Parallel processingIn this process Different sections of a program together execute by multiple CPU's. Remote sensing and surveying gear have been providing gigantic amounts of spatial info, and the easiest way to manage, process or get rid of this information became major issues in the province of Geographic Info Science ( GIS ). To clear up these issues there was much research into the area of parallel processing of GIS info. This involves the employment of a single PC with multiple processors or multiple PCs that are connected over a network working on the same task. There are several differing types of distributed computing, a couple of the most typical are clustering and grid processing. The main reasons for using parallel computing are : Saves time.
Solve bigger issues. Provide concurrency. Using non-local resources - using available computing resources on a big area network, or maybe the web when local computing resources are limited. Cost benefits - using multiple "cheap" computing resources rather than paying for time on a supercomputer. Beating memory limits - single PCs have awfully finite memory resources. For enormous issues, using the memories of multiple PCs may beat this stumbling block. Boundaries to serial computing - both physical and logical reasons pose major restraints to simply building ever quicker serial PCs. Boundaries to miniaturization - processor technology is permitting a rising number of transistors to be put on a chip. even with molecular or atomic-level parts, a limit will be reached on how tiny elements can be. Industrial restrictions - it is increasingly expensive to make a single processor quicker. Employing a bigger number of tolerably fast commodity processors to gain the same ( or better ) performance is cheaper.
The future : in the past ten years, the trends indicated by ever quicker networks, distributed systems, and multi-processor PC architectures ( even at the desktop level ) obviously show that parallelism is the way forward for computing.
Distributed GIS As the development of GIS sciences and technologies go further, increasingly quantity of geospatial and non-spatial info are concerned in GISs due to more various data sources and development of information collection technologies. GIS info are geographically and rationally distributed as well as GIS functions and services do. Spatial research and Geocomputation are getting more complicated and computationally radical.
Sharing and collusion among geographically dispersed users with numerous disciplines with numerous purposes are getting more mandatory and common. A dynamic cooperative model -" Middleware" - is needed for GIS application. Computational Grid is introduced as a possible answer for the new generation of GIS. Fundamentally , the Grid computing idea is designed to enable coordinate resource sharing and problem disentangling in dynamic, multi-organizational virtual affiliations by linking computing resources with high performance networks.
Grid computing technology represents a new approach to cooperative computing and problem working out in information comprehensive and computationally radical environment and has the opportunity to satisfy all the prerequisites of a distributed, high performance and cooperative GIS.

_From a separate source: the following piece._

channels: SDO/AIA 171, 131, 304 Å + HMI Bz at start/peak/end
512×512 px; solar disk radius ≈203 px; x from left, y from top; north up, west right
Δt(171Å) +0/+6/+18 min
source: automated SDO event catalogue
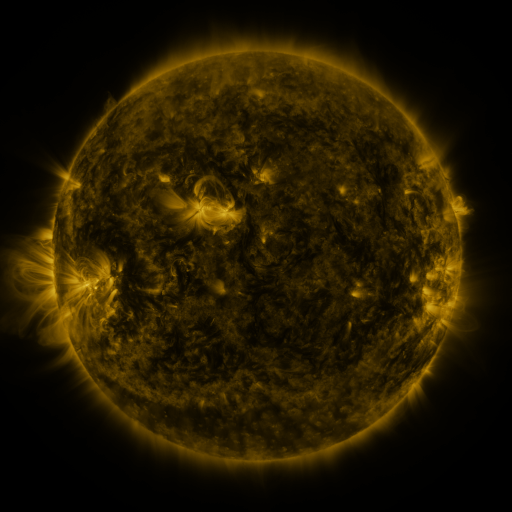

Some methodologies and Grid computing technologies as solutions of wants and challenges are introduced to enable this distributed, parallel, and high-throughput, cooperative GIS application.
SecuritySecurity issues in such a big area distributed GIS is urgent, which includes authentication and authorization using community policies as well as permitting local control over resource. Grid Security Infrastructure ( GSI ), embedded with GridFTP protocol, makes certain that sharing and transfer of geospatial info and Geoprocessing are secure in the Computational Grid environment.